Tributes have been paid to former Llanelli MP Denzil Davies, who has died at the age of 80.
Mr Davies served for 35 years in the House of Commons, after being elected in 1970 and retiring in 2005.
He was also a minister in the Treasury under James Callaghan’s Labour government in the 1970s.
Originally from Carmarthenshire, and with a degree in law, he was replaced as an MP by Nia Griffith, after she won in the election of 2005.
Ms Griffith said he was a “fine parliamentarian, combining his keen intellect with his great talent for speaking, and his command of the chamber in the House of Commons earned him the respect of MPs from all parties”.
“He served the Llanelli constituency with distinction and commitment for 35 years,” she said.
“On a personal level he was modest about his great ability and took time to engage in discussion with people.”
First Minister and Welsh Labour leader Carwyn Jones tweeted: “Denzil Davies’ passing is a tragic loss for Wales, Llanelli and the whole Labour movement.
“A man of principle and intelligence, he will be remembered fondly by all whose lives he touched.”
Ann Clwyd MP for Cynon Valley said Mr Davies was “a quiet man of special ability” and Ynys Môn MP Albert Owen said he had been “at home in the commons chamber.”
BBC broadcaster Huw Edwards called Mr Davies a “good friend over many years” whose “towering intellect and forensic legal ability terrified opponents”.
“He never served in a Labour cabinet while far less able people did,” he said.
“He was a true Welsh patriot and a true friend of Llanelli.”
Paying tribute to Mr Davies on his Welsh language blog, BBC Welsh affairs editor Vaughan Roderick said his parliamentary career had initially been brilliant.

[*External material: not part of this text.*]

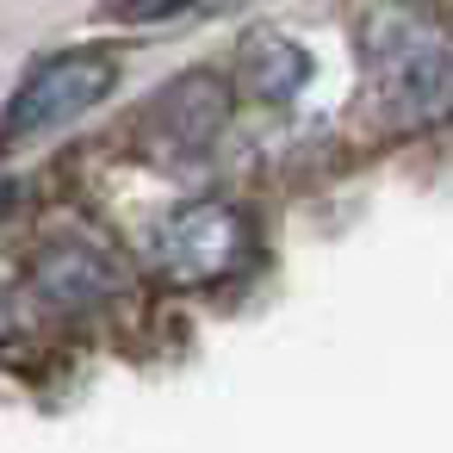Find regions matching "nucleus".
<instances>
[{"label": "nucleus", "instance_id": "20e7f679", "mask_svg": "<svg viewBox=\"0 0 453 453\" xmlns=\"http://www.w3.org/2000/svg\"><path fill=\"white\" fill-rule=\"evenodd\" d=\"M26 292L44 311L63 317H94L106 304H119L131 292V267L106 236L88 230H50L32 255H26Z\"/></svg>", "mask_w": 453, "mask_h": 453}, {"label": "nucleus", "instance_id": "f03ea898", "mask_svg": "<svg viewBox=\"0 0 453 453\" xmlns=\"http://www.w3.org/2000/svg\"><path fill=\"white\" fill-rule=\"evenodd\" d=\"M119 57L112 50H57L44 63H32V75L13 88L7 112H0V156H19L69 125H81L94 106H106V94L119 88Z\"/></svg>", "mask_w": 453, "mask_h": 453}, {"label": "nucleus", "instance_id": "1a4fd4ad", "mask_svg": "<svg viewBox=\"0 0 453 453\" xmlns=\"http://www.w3.org/2000/svg\"><path fill=\"white\" fill-rule=\"evenodd\" d=\"M7 329H13V298L0 292V335H7Z\"/></svg>", "mask_w": 453, "mask_h": 453}, {"label": "nucleus", "instance_id": "423d86ee", "mask_svg": "<svg viewBox=\"0 0 453 453\" xmlns=\"http://www.w3.org/2000/svg\"><path fill=\"white\" fill-rule=\"evenodd\" d=\"M311 81V57L292 44V38H280V32H255L249 44H242V88L255 94V100H292L298 88Z\"/></svg>", "mask_w": 453, "mask_h": 453}, {"label": "nucleus", "instance_id": "7ed1b4c3", "mask_svg": "<svg viewBox=\"0 0 453 453\" xmlns=\"http://www.w3.org/2000/svg\"><path fill=\"white\" fill-rule=\"evenodd\" d=\"M249 255H255V224L230 199H187L150 236V267L174 292L224 286V280H236L249 267Z\"/></svg>", "mask_w": 453, "mask_h": 453}, {"label": "nucleus", "instance_id": "6e6552de", "mask_svg": "<svg viewBox=\"0 0 453 453\" xmlns=\"http://www.w3.org/2000/svg\"><path fill=\"white\" fill-rule=\"evenodd\" d=\"M13 205H19V187H7V180H0V218H7Z\"/></svg>", "mask_w": 453, "mask_h": 453}, {"label": "nucleus", "instance_id": "f257e3e1", "mask_svg": "<svg viewBox=\"0 0 453 453\" xmlns=\"http://www.w3.org/2000/svg\"><path fill=\"white\" fill-rule=\"evenodd\" d=\"M360 63L372 75V94L397 112V125H434L447 119V19L428 0H385L360 19Z\"/></svg>", "mask_w": 453, "mask_h": 453}, {"label": "nucleus", "instance_id": "39448f33", "mask_svg": "<svg viewBox=\"0 0 453 453\" xmlns=\"http://www.w3.org/2000/svg\"><path fill=\"white\" fill-rule=\"evenodd\" d=\"M224 125H230V88H224L218 75L193 69V75L168 81V88L143 106L137 137H143V150H150L156 162L187 168V162L211 156V143L224 137Z\"/></svg>", "mask_w": 453, "mask_h": 453}, {"label": "nucleus", "instance_id": "0eeeda50", "mask_svg": "<svg viewBox=\"0 0 453 453\" xmlns=\"http://www.w3.org/2000/svg\"><path fill=\"white\" fill-rule=\"evenodd\" d=\"M236 0H112L106 19L112 26H174V19H199V13H230Z\"/></svg>", "mask_w": 453, "mask_h": 453}]
</instances>
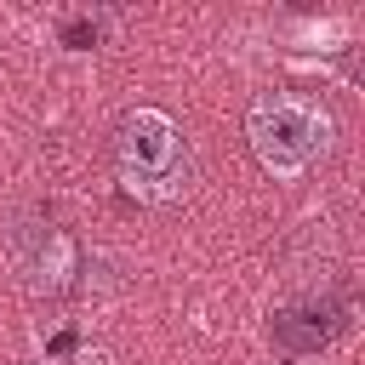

He wrote: “He was a Treasury minister in the government of Jim Callaghan and he would certainly have reached the cabinet had the long winter of Thatcherism not frozen Labour out of Downing Street.
“Denzil was one of those politicians who would have flourished in government, but found the opposition benches rather than a boring place to be with not enough to attract his interest or fire his imagination.
“That boredom, apparently, was partly responsible for the most curious event in his career, his late evening telephone call to Chris Moncrieff, the political editor of the Press Association at the time, announcing he had resigned from the shadow cabinet as Neil Kinnock turned like a wind cock about nuclear disarmament.
“Some of Denzil’s political enemies set off a rumour that he didn’t even remember making the call the next day. Denzil denied that at that time and ever since. I believe it.
“But he did not come back from that and Denzil did not get the place he deserved in Tony Blair’s government.”